Saturday, August 7, 2010

One Step Provisioning

When I managed an enterprise storage team one of the pain points I had to deal with was my organization's desire (for many reason) for separation of duties. Simply put my storage team and contractors weren't given access to operating systems to complete storage provisioning tasks - they basically stopped at the HBA. Some of it had to do with audit controls but there were also lines of responsibility that made server managers reluctant to allow anyone outside their team to have administrative credentials.

As you can imagine this added time and complexity to the relatively simple task of fully provisioning a new volume on a Windows or VMware ESX server.

So, I was pretty delighted to see Compellent introduce VMware integration into Enterprise Manager version 5 which allows a storage administrator to not only carve out storage and map/mask LUNs (or volumes in Compellent's world) to ESX servers but to then have the related storage tasks in vCenter performed as well. With one activity and one administrator storage is provisioned, mounted, formatted and available for use. I can also configure and kick off replication (Remote Instant Replay) and snapshots (Data Instant Replay) if required at provisioning time.

By the way, this same functionality is available for MS Windows servers which are running Server Agent.

Here's a screen shot of the volume creation dialog from within Enterprise Manager you'll see when selecting an ESX server or cluster as the target for a new volume (that's right, I can create a volume and assign it to multiple nodes simultaneously).

When I click OK, Enterprise Manager will coordinate and issue commands to Storage Center for volume creation, mapping and replication, then the appropriate administrative steps will be taken with VMware to rescan for the new storage, create the new data store and present it to the ESX server or cluster.

I can also select a guest and perform soup to nuts RDM provisioning as well (again, including replication).

Super easy. Here's a shot of the volume creation dialog with a Windows server as the target. Note that I can assign a drive letter if needed or set up as a mount point.

If you're managing Compellent Storage Center and not using Enterprise Manager for day-to-day administration you may want to reconsider. With version 5.3 there's really not much you can't do from Enterprise Manager and the additional benefit of one step provisioning may make your life a little simpler.

Friday, July 16, 2010

All The Benefits of Short Stroking Without The Calories

There were some interesting tweets that I mostly stayed away from today regarding the benefits of Compellent's Fast Track performance enhancement feature. I'll let that particular dog be and await a clarification from the marketing folks at Compellent. However, I do want to take the opportunity to talk about Fast Track and explain what it is - and what it is not (all in my humble opinion, of course).

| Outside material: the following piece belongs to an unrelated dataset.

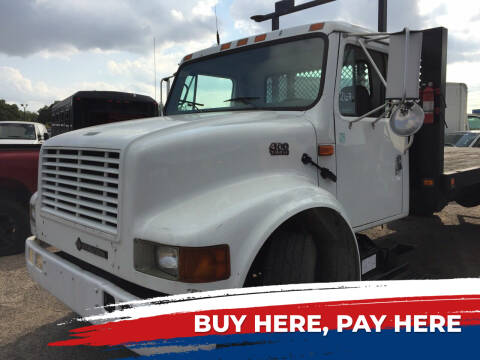 2001 International 4700 for sale at BSA Used Cars in Pasadena TX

Some background on short stroking. Short stroking is a performance enhancement technique that improves disk IO response time by restricting data placement to the outer tracks of the disk drive platters.

This technique has been around for a long time and it's pretty easy to do (format and partition only a fraction - say 30% - of the disk capacity). The trade off, obviously, is that your storage cost will have increased. You could partition the remainder of the disk and use that for data storage as well, but this could put you back into a wildly swinging actuator arm situation which is precisely what you're trying to get away from.

Enter Fast Track. As a feature of Compellent's Fluid Data Architecture it provides the benefits of having your read/write IO activity confined to the "sweet spot" of each and every disk in the system while placing less frequently accessed blocks in the disk tracks that would normally not be used in a traditional short stroking setup. It's like cheating death. OK, maybe not that good but it's certainly got benefits over plain old short stroking.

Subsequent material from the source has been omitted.